イマワノキワ

TRPGやアニメのことをガンガン書き連ねていくコバヤシのブログ

ゆるゆり さん☆ハイ:第6話『見えない顔は、其処にある。』感想

永遠に幼き夢幻境の物語、六話目は部室とあかりの部屋を舞台にした据え付け漫才。
これまで定番をあえて外した展開も多かったゆるゆり三期ですが、今回はどっしりとごらく部メインでお送りします。
場面の動きが抑えられたおかげか、落ち着いたコメディとしての側面の強いお話でした。

基本的に同じ場所で進行し、絵的な変化の弱い今回。
三期の特徴である『画面に映し出された感情・物語の起伏に、合わせて跳ねる音楽演出』が強く感じられたのは、そこを補強する意味合いがあるのでしょうか。
背景をかき回すことが出来ないので、音楽をかき回して動きを作るというか。
もともとビームが出たり人が死んだりとかはない、とても穏やかなお話な上に、三期は全体的にシック。
その中で視聴者の興味ゲージを削らない演出ということで、そこら辺が飛び出したのかなとか思っております。

娯楽部の四人で回すってところも共通でしたが、やっぱり京子が道化になって場が盛り上がる形も共通でして、ウザがったり面倒くさがったりしつつも、彼女の頭の良さに乗っかっている感じ。
果たして京子は一人になっても戯けるのかというのは気になるところですが、出血を装った時のリアクションを鑑みるに、結衣とあかりが一人にしないだろうな、とも思う。
弱虫泣き虫の向かいの自分を引っ張ってくれた結衣の幻影を追いかけてこうなったと考えると、ウザ絡みでも結衣に構ってもらおうとすることも、一人遊びが巧くて本読むのが異常に速いのも、少し納得が行く。

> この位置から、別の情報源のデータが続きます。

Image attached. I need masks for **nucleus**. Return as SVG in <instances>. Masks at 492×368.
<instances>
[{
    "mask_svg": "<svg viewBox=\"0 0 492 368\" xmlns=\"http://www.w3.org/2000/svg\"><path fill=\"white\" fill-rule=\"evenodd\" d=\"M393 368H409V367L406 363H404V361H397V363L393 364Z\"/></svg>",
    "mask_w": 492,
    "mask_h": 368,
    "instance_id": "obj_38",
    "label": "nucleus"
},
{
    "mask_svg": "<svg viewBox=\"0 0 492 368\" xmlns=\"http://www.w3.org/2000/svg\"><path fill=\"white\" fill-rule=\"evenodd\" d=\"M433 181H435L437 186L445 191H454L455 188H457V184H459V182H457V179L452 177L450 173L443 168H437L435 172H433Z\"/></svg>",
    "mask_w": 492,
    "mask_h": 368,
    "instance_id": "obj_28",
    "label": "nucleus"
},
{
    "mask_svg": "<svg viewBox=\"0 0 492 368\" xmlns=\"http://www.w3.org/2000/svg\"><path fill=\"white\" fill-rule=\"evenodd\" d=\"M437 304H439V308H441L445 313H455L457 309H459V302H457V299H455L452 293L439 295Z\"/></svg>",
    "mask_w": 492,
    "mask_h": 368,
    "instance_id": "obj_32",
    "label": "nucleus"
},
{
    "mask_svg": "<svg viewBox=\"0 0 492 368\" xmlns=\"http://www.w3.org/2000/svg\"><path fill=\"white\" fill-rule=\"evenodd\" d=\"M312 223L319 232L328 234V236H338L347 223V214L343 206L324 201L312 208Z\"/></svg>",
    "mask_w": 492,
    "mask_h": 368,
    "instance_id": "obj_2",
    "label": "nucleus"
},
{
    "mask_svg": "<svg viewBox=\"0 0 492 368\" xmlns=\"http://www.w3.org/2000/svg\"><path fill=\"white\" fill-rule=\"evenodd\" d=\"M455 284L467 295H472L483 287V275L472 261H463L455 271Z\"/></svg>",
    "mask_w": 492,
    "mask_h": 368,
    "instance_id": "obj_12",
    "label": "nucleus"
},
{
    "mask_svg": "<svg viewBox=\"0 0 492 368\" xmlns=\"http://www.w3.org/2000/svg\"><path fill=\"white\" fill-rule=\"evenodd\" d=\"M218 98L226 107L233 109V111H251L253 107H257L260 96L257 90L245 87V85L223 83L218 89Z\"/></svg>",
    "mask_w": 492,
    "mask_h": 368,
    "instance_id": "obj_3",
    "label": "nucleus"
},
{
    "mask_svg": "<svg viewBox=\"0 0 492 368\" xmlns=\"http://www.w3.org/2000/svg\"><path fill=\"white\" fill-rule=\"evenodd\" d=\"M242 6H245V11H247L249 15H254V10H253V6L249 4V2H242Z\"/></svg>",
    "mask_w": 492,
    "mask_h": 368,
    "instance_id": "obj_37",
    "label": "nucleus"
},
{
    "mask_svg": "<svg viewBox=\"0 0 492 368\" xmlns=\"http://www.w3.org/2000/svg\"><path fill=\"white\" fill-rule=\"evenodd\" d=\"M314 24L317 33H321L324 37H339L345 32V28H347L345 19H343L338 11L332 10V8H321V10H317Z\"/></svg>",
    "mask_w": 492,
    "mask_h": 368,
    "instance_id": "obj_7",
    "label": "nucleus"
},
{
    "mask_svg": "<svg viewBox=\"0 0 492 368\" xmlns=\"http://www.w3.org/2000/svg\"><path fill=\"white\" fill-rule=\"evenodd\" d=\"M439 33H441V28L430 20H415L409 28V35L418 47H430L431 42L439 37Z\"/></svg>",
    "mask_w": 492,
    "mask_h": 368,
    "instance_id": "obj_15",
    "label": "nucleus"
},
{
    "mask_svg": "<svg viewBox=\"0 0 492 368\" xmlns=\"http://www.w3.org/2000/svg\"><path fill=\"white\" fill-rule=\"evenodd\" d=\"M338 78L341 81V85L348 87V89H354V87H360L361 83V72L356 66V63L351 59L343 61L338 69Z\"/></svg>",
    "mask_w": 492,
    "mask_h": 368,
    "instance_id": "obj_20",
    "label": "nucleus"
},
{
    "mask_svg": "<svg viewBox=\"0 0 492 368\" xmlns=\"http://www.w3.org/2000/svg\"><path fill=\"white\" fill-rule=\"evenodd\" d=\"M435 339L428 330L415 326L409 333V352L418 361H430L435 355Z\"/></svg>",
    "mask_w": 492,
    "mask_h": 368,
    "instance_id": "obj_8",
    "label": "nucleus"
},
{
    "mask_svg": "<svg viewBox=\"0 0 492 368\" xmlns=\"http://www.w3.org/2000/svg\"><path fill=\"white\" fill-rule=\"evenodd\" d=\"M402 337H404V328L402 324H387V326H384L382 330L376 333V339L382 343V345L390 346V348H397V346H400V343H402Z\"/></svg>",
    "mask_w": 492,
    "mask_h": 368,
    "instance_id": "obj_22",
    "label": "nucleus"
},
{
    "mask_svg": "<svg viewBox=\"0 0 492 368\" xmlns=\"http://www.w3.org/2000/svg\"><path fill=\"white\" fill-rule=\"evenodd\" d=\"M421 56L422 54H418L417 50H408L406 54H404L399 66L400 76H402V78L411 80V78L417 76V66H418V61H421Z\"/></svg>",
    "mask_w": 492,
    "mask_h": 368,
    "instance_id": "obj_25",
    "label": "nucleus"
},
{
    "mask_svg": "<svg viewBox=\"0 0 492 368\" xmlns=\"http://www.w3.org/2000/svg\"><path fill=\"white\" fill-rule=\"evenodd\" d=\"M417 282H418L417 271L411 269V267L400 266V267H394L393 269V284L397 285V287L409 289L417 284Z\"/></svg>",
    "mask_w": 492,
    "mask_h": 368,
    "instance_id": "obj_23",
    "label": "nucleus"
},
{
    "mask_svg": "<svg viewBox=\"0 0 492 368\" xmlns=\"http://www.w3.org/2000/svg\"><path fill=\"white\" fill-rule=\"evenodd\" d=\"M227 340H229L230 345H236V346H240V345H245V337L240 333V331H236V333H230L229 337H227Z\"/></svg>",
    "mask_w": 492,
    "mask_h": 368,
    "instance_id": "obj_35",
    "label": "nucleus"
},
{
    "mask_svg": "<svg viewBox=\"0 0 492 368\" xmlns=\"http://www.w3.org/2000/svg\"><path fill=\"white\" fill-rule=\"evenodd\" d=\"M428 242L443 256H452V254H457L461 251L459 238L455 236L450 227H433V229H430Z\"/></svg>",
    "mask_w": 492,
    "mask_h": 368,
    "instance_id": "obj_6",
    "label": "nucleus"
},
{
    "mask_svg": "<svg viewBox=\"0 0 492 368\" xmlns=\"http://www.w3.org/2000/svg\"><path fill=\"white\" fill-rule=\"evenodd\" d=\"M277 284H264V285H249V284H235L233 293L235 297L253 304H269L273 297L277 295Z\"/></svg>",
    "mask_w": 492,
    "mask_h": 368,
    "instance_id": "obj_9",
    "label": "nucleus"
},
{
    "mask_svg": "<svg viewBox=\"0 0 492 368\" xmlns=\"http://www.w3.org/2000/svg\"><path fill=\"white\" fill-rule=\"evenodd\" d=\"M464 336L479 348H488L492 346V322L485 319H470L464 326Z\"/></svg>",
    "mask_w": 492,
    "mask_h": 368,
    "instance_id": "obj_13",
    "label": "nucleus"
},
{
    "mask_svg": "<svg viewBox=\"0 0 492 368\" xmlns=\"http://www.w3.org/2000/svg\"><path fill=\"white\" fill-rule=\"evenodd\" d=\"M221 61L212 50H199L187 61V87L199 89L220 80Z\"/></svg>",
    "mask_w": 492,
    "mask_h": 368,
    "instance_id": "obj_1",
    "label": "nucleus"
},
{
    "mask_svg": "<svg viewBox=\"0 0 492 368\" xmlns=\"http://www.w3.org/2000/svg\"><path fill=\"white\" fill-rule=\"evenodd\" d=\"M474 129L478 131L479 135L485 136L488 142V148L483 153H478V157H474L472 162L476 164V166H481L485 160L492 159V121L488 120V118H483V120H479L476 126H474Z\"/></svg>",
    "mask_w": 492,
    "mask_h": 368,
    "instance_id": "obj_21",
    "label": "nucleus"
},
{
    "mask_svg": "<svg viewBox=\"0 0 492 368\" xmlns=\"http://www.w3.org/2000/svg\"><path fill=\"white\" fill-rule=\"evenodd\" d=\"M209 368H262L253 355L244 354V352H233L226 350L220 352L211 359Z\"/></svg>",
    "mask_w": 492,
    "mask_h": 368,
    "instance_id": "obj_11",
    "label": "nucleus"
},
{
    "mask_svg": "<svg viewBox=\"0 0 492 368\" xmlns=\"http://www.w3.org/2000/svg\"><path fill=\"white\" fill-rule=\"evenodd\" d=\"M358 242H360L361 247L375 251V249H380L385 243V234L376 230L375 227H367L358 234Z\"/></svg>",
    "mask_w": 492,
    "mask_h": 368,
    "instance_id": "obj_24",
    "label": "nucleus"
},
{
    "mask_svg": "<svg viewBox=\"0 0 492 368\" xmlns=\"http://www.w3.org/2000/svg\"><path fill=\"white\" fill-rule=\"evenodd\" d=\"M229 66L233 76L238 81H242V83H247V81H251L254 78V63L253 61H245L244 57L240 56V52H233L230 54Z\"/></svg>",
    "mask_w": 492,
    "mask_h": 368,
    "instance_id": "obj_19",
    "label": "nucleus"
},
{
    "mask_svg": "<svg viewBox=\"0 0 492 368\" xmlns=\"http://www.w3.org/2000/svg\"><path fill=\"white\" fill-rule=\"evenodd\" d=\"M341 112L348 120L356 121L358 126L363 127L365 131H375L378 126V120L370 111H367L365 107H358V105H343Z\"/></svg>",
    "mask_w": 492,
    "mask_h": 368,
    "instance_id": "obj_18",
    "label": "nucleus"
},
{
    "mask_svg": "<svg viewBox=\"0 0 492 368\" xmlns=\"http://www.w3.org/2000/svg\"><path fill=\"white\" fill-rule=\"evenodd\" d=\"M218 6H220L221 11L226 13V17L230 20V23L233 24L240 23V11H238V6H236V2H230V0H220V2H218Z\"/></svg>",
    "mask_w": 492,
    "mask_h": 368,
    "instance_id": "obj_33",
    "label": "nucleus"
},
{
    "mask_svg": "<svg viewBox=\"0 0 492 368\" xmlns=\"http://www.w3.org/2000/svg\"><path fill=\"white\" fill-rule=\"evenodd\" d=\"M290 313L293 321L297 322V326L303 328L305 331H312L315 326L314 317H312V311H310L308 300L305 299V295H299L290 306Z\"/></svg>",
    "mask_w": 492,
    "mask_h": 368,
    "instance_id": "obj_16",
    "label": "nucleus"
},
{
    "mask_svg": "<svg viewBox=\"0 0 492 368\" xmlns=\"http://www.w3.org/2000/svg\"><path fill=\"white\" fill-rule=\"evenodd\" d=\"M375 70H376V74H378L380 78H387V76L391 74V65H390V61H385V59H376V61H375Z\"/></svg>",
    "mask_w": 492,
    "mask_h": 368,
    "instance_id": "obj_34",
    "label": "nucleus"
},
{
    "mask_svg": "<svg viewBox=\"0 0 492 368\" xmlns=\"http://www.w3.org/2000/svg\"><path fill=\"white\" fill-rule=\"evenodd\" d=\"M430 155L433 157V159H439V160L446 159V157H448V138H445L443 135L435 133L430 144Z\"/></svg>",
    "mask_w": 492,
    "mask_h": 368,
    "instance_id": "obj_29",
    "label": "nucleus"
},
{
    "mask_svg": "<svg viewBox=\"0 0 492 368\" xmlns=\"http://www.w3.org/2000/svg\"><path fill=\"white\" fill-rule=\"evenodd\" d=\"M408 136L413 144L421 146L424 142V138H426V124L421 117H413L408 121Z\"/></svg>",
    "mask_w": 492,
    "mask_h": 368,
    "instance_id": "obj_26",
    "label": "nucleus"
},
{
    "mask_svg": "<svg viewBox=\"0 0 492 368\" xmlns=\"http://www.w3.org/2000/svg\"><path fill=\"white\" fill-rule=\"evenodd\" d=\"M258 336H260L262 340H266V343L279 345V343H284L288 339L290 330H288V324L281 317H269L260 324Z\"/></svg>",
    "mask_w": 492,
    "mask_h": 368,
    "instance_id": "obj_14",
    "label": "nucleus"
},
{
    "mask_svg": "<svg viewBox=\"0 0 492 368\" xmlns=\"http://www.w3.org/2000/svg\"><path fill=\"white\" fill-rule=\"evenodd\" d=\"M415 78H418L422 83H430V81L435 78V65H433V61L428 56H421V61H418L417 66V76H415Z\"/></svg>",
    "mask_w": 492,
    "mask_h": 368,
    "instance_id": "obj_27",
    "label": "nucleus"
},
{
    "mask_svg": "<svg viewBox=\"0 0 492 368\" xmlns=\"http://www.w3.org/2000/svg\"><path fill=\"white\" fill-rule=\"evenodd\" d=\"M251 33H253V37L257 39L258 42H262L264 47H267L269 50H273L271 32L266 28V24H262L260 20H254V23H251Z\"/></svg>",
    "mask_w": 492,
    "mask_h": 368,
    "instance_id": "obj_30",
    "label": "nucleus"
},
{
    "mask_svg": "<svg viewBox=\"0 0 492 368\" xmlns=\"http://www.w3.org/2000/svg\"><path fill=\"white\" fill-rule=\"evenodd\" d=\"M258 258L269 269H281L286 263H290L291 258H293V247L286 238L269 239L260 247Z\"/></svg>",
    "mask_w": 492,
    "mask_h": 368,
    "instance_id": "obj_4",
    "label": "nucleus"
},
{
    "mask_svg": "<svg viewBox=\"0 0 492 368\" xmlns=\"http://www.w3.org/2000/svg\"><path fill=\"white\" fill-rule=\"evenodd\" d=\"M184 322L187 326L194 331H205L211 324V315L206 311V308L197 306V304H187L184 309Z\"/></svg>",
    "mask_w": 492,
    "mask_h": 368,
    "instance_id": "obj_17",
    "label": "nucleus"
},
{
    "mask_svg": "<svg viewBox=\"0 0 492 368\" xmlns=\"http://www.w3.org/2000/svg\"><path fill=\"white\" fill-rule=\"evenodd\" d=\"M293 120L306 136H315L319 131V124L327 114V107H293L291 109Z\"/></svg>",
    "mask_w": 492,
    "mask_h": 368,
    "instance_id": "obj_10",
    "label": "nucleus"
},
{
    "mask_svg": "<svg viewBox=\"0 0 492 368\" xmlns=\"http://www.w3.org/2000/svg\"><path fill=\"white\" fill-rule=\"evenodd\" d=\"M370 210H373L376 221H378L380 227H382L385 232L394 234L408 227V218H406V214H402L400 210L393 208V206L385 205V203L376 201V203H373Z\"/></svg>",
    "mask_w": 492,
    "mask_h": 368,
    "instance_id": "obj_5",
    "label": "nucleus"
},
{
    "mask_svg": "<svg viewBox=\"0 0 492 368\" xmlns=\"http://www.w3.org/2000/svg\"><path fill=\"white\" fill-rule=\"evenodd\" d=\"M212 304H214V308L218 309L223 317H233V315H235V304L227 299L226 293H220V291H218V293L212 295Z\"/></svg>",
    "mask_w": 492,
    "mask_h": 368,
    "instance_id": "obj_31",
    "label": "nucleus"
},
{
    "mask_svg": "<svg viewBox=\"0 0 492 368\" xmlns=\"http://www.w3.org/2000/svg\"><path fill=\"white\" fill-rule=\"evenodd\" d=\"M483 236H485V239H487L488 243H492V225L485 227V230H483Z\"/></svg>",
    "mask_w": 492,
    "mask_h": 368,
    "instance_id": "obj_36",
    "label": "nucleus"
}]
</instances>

後半は『あかりは本当のことを言っているのに、暗いので誰も確認できない』という状況で、少し間違えるとあかりイビリに滑って行きそうなシチュエーション。
なのだが半信半疑のまま進んでいき、明かりがついて京子のやり過ぎが明るみに出る。
あかりイビリで笑いを取るのをやめた、三期っぽい展開だと思う。
ネタが割れた後のウケが非常に静かで、視聴者に膨らませる感じの見せ方なのも、三期の特徴だと思う。
余韻を活かす笑いで、僕はとても好きです。

というわけで、いつもの四人の楽しい毎日でした。
僕は三期の感想を書く時思わず彼女らの日々の『影』の部分、止まったまま進む時計だとか、京子にかかる負担とそれを望む京子だとか、結衣と京子の相互依存だとかに思わずクローズアップしてしまうわけですが、常に仲良く楽しくかけがえなく過ごしている『日向』の部分があればこそ、そこを見る余力も生まれるのだなと思う回になりました。
やっぱり彼女らの永遠につづく思春期は柔らかく美しく暖かく、見ていて楽しい。
そういうところを一番大事に造ってくれた上で、その永遠に続く一瞬をよりきめ細かく描くために影に目を向けている。
三期のシックな色調は、そんな感想を強くいだかせるわけです。